When a Trading Signal Becomes Invalid

01/28/2010 12:01 am EST


Whenever I post a trade, I usually include a list of conditions that could invalidate the trade. These conditions invalidate the trade because they each would suggest that the reason for the trade is no longer present. This short list of conditions that would invalidate the trade isn't a substitute for experience, and they aren't always perfect. However, this list is the best way for us to quickly and easily explain what invalidates a trade.

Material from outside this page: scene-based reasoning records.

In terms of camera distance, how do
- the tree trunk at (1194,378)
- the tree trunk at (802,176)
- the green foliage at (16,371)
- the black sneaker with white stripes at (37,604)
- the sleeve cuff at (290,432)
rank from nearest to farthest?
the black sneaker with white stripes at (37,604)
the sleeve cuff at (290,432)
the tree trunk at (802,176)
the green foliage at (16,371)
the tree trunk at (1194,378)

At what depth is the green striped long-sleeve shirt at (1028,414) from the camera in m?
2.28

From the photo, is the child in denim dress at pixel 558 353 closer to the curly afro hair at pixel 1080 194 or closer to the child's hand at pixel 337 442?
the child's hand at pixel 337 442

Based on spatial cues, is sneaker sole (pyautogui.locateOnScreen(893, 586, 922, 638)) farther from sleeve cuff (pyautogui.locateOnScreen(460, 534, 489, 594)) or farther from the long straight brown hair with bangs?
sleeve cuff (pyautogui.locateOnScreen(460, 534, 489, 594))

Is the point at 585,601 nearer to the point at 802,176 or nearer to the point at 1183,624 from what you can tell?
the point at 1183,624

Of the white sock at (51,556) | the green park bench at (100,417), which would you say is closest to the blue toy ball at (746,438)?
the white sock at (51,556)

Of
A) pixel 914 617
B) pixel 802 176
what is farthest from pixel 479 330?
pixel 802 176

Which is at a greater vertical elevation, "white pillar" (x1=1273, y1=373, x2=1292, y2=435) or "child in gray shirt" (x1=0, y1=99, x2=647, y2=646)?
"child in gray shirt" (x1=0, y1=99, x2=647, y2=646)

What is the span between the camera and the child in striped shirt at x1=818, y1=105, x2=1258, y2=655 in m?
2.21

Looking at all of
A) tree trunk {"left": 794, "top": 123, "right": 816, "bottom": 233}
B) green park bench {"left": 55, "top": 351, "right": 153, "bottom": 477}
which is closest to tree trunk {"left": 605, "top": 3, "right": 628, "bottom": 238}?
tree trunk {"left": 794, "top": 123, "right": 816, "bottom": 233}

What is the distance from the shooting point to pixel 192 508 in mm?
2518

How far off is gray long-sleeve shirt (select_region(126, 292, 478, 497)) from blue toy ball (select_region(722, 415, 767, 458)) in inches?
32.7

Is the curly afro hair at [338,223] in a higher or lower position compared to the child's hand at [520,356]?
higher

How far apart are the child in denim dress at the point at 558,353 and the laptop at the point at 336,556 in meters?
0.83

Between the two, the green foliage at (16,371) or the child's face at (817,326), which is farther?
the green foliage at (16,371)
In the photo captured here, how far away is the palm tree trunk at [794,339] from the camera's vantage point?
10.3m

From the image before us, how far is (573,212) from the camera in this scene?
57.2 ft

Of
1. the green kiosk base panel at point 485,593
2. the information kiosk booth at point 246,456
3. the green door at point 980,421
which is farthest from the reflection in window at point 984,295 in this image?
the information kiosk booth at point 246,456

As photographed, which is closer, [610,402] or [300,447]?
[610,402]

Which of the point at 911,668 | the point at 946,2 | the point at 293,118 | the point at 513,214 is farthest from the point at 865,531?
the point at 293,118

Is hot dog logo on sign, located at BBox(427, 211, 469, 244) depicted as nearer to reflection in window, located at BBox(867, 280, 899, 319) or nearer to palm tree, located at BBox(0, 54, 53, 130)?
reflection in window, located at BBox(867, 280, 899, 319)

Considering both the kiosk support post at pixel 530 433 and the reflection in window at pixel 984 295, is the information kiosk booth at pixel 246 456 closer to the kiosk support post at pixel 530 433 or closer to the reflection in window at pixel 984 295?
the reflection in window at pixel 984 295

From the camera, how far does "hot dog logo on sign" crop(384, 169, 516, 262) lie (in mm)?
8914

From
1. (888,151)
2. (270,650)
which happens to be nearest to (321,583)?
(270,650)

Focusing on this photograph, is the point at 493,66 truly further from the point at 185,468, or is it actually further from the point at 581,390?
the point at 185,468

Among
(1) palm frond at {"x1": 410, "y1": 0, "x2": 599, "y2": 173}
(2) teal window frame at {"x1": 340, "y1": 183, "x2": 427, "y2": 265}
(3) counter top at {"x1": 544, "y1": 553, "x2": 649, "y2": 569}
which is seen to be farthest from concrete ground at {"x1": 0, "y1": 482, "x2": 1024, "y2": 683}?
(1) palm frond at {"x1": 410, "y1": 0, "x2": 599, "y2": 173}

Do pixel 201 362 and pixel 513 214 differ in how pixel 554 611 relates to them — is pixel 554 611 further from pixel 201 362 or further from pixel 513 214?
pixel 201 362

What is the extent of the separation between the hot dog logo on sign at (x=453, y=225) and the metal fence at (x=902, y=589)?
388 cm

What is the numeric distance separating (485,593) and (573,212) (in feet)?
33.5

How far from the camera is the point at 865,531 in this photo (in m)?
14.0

I have heard from some customers that they have had trouble determining when a trade is invalidated, or they occasionally enter a trade that was clearly invalidated. Today, we will go over some simple steps that will decrease the odds of entering a clearly invalidated trade. The best way to accomplish this is by setting price alarms at key levels before the trade's entry. Most trading platforms can send alarms to your e-mail or your cell phone, so you do not need to be near your computer to be aware of an alarm being hit.

The first alarm set helps reduce the odds of entering a trade that has long bars. I typically put an alarm two-thirds of the way from point C to point D. I usually do not enter the trade into the platform until that alarm goes off. Usually, if the trade makes it to that alarm without long bars, there will not be long bars in the trade. I put this alarm on right after I initially draw the pattern.

The second alarm should be set just before the entry. We often write something to the effect of "If the pair comes within eight pips of reaching our entry, does not enter, and reaches T1 before entering, the trade is invalid." In this case, we would put the alarm eight pips before the trade entry. If the second alarm is hit, we then place an alarm at T1. That way, if T1 is hit before the trade enters, we know the trade is invalidated and we can cancel the order.

The third alarm is also set right after we initially draw the pattern. We typically warn something like "The trade is invalid if it falls below 0.8554 before reaching our entry." We simply put an alarm at that level so we know the trade is dead if that alarm goes off.

Once placing alarms becomes a habit, it takes less than a minute to place all three of the initial alarms, and it makes it much easier to track which trades become invalidated. While using these invalidation rules isn't 100% perfect, they usually get the job done and will greatly increase the odds of success when followed.